Taking Control of Your Weight, Your Mood, and Your Long-Term Health
I have spent 30+ years in the practice of internal medicine
attempting different strategies to change behavior when bad habits happen to
good people. Too often, lifestyle
epiphanies occur after major shake-ups such as the diagnoses of diabetes or
other serious conditions. I particularly
like the ‘bibliotherapy’ approach, and I’m always on the lookout for good
self-help book recommendations to add to my short list of those that truly
effect change.
I am pleased to report here that “The Good Gut” is just such
a book, well-written in a way that makes it one of those notable non-fiction
works that you’ll read cover to cover, not losing interest or comprehension
somewhere between a paragraph’s start and finish (no flipping ahead to see how
much longer this chapter!). The Drs.
Sonnenburg do not tediously repeat and overstate the standard health caveats to
avoid sugar, lose weight, and exercise, but rather expand on their primary
point, namely the importance, care, and feeding of our fellow life bacterial
travelers.
As a regular reader of the latest medical literature, much
of the content herein was not news to me.

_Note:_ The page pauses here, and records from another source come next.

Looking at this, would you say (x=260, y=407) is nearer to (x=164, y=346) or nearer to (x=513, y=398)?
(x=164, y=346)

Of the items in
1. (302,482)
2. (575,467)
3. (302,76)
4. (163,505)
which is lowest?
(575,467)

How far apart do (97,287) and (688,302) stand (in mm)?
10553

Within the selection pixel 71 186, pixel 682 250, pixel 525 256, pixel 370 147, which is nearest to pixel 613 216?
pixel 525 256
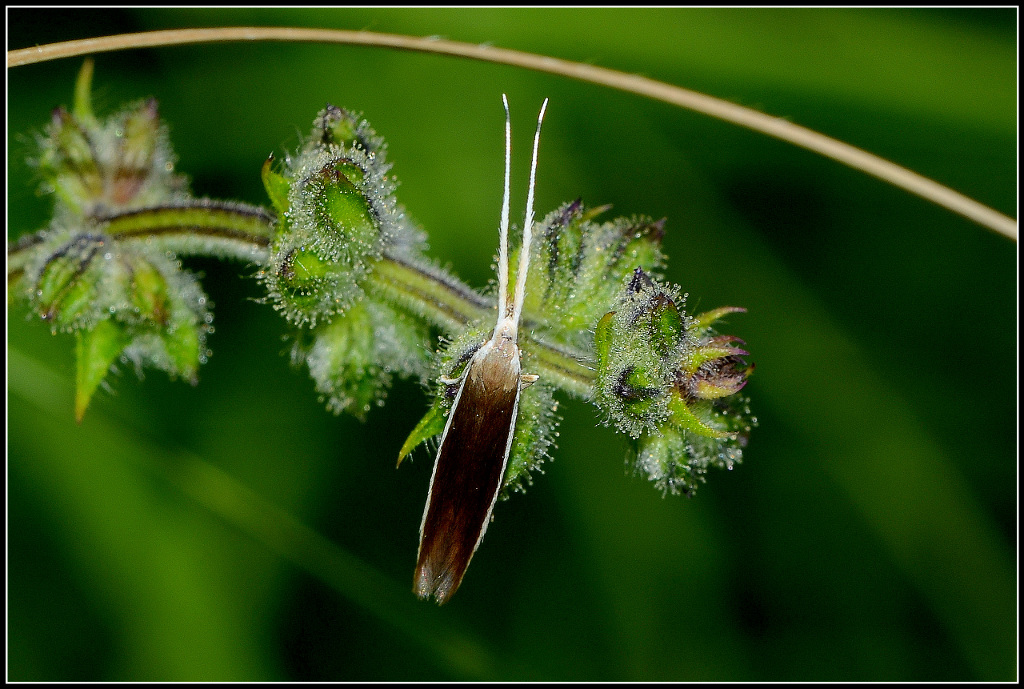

The presentation, however, in everyday layperson language, was
personally compelling in ways that the New England Journal of Medicine is not. A recent search on the NEJM web-site for ‘gut
microbiota’ returned 28 articles, not one of which with a title so compelling
as to change my diet for life. Oh right,
I’ve already done that, changing out breakfast foods long before the
Sonnenburgs’ book and the rest of menu as a result of this read.
I will be recommending this book to my patients, and I also
commend it to you. This book will be released 4/21/15.